La perdita dell’Essenza…

Se torni indietro con la memoria, forse riuscirai a ricordare quando, da piccolo, hai iniziato a tradire te stesso per soddisfare le aspettative dei tuoi genitori, o più semplicemente, ricorda quando e come hai iniziato a modificare te stesso per far sì che ti accettassero, per non avere troppi problemi; quando hai rinunciato a te stesso, alla tua Essenza.

Se torni indietro con la memoria, forse ricorderai, come adulto, dove hai lasciato il tuo cuore; quando, come e perché hai smesso di amare.

La perdita del proprio Essere, il vivere disconnessi dal proprio Essere, questo crea la necessità dell’altro, il bisogno assoluto dell’altro, la dipendenza dall’altro…perché non si ha se stessi e dunque si vive molto lontani dal proprio Centro che è amore.

“Il nostro Essere più profondo è Consapevolezza, Amore, Compassione, Libertà, Gioia e Creatività.”

Ed allora si utilizza la relazione per sentire di esistere, per sentire di valere, per sentirsi vivi, per sentirsi riconosciuti.

E’ altro allora che da‘ senso alla nostra vita, non noi.

L’altro serve solo a tenerti occupato…a dimenticare te stesso, la tua condizione, il tuo buco interiore, la tua sofferenza, le tue ferite…il tuo non esistere ancora.

Quando non si ha se stessi – l’altro agisce da anestetico.

E nella misura in cui noi siamo lontani da noi stessi, dal nostro centro interiore, l’altro diventa la nostra fissazione, e ci serve per riempire i nostri buchi.

Ritrova il tuo Centro, il tuo Essere, e la necessità dell’altro semplicemente scomparirà, e ciò che rimarrà è il puro piacere della condivisione, nessun bisogno, nessuna dipendenza, nessuna ossesione, nessuna sofferenza.

Rifletti…
Quando non hai nessun, soffri.
E quando trovi qualcuno, soffri.

Soffri perché ora hai paura di perdere la persona amata.
Soffri comunque, perché non hai te stesso.

Dipendenza, co-dipendenza, fissazione, ossessione, paura, gelosia, invidia…dipendono dalla perdita del proprio Essere che genera il bisogno di riempire quel vuoto con qualcos’altro, con qualcuno.

Tutte le relazioni sono complicate e turbolente a causa di questa profonda paura di perdere l’altro…e qui cominciano tutti i conflitti, i ricatti, le manipolazione, i giochi di potere.

Ma rimane il fatto che nessuno potrà mai usare un altra persona per completare se stessa, al massimo la potrà usare come specchio per vedere se stesso e ciò che proietta sul partner.

Comunque sia…solamente chi ha ritrovato il suo Essere e ha fatto un profondo lavoro di integrazione interiore, non userà gli altri come tappo per i suoi buchi.

Li comincia la strada che porta verso l’amore.
E se tu senti il bisogno dell’altro, allora non è amore. 
L’amore non parte mai da una condizione di vuoto, perché parte da uno stato di pieno.
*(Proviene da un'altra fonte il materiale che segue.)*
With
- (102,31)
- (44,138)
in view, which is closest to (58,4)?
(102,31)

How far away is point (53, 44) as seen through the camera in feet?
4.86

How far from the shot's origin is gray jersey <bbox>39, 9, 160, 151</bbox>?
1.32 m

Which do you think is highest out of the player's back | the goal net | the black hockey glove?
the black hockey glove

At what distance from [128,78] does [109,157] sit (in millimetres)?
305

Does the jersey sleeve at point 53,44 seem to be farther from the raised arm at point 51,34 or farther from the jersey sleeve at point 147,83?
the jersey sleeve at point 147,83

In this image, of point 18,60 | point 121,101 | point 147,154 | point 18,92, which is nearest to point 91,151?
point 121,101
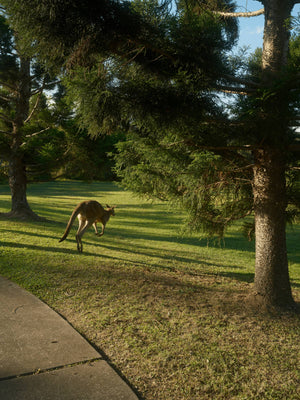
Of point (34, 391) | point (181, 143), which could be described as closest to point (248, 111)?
point (181, 143)

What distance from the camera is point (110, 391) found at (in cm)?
281

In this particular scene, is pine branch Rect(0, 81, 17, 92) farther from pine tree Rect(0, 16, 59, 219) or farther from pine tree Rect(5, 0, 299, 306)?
pine tree Rect(5, 0, 299, 306)

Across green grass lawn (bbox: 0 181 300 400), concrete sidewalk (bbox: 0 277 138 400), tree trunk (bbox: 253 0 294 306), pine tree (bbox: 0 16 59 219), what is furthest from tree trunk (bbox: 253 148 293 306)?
pine tree (bbox: 0 16 59 219)

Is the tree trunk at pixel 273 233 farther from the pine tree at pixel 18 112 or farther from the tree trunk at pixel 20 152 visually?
the tree trunk at pixel 20 152

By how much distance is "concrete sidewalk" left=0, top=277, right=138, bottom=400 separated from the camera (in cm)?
276

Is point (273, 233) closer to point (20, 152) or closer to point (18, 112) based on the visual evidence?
point (20, 152)

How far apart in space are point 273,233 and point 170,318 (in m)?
2.03

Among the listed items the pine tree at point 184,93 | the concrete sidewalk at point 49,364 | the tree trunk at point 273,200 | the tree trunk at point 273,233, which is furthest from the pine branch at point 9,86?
the tree trunk at point 273,233

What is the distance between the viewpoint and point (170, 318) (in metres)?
4.45

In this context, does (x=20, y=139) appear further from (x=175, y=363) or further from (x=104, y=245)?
(x=175, y=363)

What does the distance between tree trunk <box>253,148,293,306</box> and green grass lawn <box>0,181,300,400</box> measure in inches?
14.5

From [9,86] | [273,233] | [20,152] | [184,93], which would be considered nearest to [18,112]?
[9,86]

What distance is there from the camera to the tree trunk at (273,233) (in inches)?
200

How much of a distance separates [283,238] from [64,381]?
3.72 m
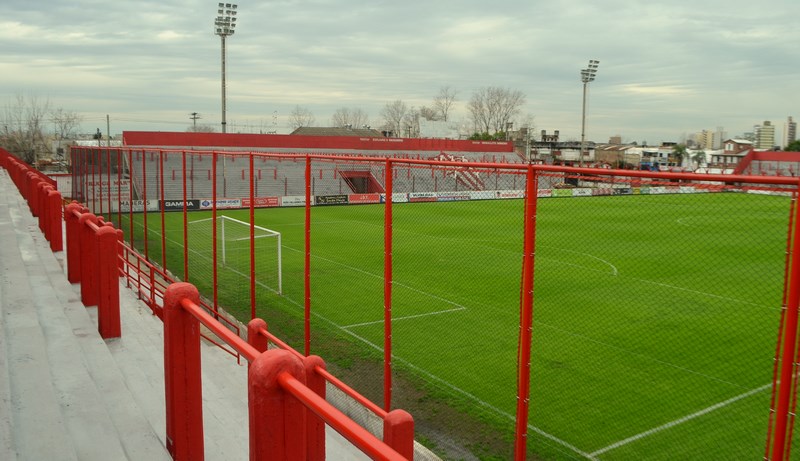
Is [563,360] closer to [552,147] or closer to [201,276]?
[201,276]

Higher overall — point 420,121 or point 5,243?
point 420,121

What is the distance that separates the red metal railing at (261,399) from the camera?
212 centimetres

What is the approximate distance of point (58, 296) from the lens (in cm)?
708

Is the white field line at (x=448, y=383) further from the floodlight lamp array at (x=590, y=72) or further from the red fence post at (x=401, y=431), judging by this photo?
the floodlight lamp array at (x=590, y=72)

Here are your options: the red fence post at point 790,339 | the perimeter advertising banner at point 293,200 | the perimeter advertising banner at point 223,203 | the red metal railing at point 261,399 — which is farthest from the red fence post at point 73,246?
the perimeter advertising banner at point 293,200

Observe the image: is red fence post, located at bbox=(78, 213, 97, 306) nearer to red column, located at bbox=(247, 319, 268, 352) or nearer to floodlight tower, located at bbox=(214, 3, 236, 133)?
red column, located at bbox=(247, 319, 268, 352)

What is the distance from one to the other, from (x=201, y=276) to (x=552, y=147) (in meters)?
101

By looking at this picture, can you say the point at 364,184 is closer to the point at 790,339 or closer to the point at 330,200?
the point at 330,200

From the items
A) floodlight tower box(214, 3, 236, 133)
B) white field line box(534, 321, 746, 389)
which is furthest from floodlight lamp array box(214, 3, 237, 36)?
white field line box(534, 321, 746, 389)

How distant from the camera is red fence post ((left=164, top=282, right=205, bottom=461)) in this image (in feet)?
11.6

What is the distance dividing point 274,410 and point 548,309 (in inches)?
579

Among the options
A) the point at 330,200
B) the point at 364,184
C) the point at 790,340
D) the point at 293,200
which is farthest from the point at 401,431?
the point at 364,184

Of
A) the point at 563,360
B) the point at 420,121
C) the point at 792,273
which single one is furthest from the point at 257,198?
the point at 420,121

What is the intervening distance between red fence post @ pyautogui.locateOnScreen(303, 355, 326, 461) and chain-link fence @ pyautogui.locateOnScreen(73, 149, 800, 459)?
282cm
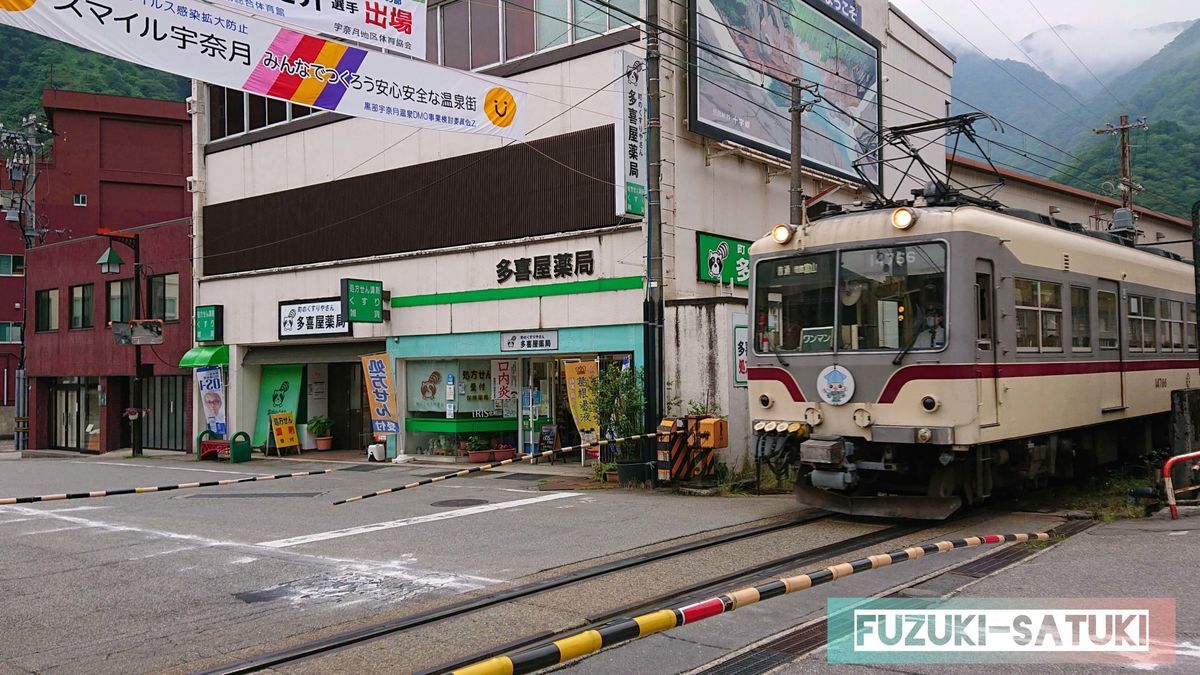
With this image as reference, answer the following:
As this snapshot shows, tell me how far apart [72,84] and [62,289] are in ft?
103

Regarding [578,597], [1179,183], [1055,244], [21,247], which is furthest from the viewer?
[21,247]

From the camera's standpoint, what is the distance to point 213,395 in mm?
24859

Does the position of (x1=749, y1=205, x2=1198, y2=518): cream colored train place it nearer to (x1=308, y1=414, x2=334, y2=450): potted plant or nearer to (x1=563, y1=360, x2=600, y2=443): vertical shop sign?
(x1=563, y1=360, x2=600, y2=443): vertical shop sign

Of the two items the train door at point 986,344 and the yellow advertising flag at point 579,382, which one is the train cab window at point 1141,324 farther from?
the yellow advertising flag at point 579,382

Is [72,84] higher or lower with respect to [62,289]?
higher

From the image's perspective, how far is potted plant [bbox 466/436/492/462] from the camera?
19384 mm

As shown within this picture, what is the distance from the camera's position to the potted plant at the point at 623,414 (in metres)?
14.4

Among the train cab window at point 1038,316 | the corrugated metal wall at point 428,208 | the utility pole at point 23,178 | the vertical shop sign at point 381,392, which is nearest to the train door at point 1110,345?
the train cab window at point 1038,316

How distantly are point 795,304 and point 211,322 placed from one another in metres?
Result: 19.0

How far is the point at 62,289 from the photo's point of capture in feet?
103

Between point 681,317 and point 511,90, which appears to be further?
point 681,317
Si confonde l’amore con quel profondo piacere e sollievo che si prova per essere riusciti finalmente a trovare un tappo che collima perfettamente col nostro buco.
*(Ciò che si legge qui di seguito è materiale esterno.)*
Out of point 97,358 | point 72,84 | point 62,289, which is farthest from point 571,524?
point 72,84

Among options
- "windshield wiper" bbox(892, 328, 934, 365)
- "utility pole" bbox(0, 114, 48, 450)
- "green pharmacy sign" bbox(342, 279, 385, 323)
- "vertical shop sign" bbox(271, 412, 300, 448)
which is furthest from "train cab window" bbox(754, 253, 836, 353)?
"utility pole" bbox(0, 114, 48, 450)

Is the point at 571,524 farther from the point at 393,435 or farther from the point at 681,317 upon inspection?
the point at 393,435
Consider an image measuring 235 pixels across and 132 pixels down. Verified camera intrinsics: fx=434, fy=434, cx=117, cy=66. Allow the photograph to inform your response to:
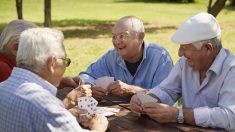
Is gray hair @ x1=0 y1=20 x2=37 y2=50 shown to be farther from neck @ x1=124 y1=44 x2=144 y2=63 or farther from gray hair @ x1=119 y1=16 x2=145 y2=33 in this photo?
neck @ x1=124 y1=44 x2=144 y2=63

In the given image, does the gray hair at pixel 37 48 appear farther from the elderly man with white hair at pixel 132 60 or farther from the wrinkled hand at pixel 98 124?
the elderly man with white hair at pixel 132 60

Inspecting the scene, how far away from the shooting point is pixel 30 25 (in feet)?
9.83

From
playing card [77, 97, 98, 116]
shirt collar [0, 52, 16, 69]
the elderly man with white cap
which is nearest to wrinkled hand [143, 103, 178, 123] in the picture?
the elderly man with white cap

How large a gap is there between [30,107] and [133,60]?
7.17 ft

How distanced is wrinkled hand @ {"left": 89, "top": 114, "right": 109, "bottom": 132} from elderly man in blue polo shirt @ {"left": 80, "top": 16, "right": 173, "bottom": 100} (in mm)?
1203

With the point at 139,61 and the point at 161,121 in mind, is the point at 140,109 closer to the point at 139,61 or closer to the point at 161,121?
the point at 161,121

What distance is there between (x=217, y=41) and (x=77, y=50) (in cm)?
920

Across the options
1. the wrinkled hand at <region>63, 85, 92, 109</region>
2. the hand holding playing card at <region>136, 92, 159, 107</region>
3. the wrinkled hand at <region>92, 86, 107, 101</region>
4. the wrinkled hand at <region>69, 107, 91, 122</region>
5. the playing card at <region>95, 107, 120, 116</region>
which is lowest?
the wrinkled hand at <region>92, 86, 107, 101</region>

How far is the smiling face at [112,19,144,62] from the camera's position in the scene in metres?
3.99

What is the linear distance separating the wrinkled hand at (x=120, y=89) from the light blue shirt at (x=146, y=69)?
42cm

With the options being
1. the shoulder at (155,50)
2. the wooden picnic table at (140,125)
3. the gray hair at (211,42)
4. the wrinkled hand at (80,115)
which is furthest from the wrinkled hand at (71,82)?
the gray hair at (211,42)

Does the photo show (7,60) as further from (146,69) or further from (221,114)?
(221,114)

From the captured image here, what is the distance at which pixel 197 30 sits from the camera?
2828mm

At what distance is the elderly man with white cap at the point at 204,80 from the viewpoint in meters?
2.79
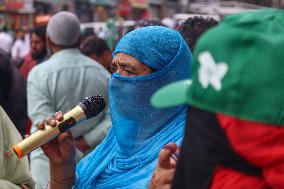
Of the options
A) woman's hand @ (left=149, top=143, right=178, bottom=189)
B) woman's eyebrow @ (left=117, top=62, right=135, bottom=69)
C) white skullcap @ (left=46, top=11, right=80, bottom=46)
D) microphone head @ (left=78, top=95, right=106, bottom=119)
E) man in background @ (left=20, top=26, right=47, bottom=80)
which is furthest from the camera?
man in background @ (left=20, top=26, right=47, bottom=80)

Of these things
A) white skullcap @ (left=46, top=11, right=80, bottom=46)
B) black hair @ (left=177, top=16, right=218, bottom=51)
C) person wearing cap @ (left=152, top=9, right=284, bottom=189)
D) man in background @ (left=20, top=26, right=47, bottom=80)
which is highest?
person wearing cap @ (left=152, top=9, right=284, bottom=189)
Per riconoscere l’amore, da tutto ciò che non è amore, devi prima realizzarlo in te stesso.

E nella misura in cui tu inizi a risvegliarti, scompare il senso dell’io…e quando scompare il senso dell’io, scompare anche il senso del tu, il senso del noi, il senso del voi…non c’è più separazione.

E quando il senso di separazione gradualmente inizia a dissolversi…non c’è più relazione io-tu.
Cade ogni senso del parlare di relazione.

Se comprendete questo passaggio, anche solo intellettualmente, capirete che più procederete sulla Via di integrazione e di realizzazione di voi stessi, tanto più sarete in costante relazione – UNITÀ – con tutto e tutti.

Il sentire sofferenza, è assenza di UNITÀ INTERIORE e conseguente senso di separazione dagli altri e dalla vita tutta, da qui la fissazione sull’altro; impariamo la differenza che passa fra bisogno ossessivo dell’altro ed il semplice piacere di condividere se stessi con un altra persona.

E questo è solo un piccolossimo esempio delle conseguenze causa/effetto che comporta la disconnessione dal proprio Essere Interiore.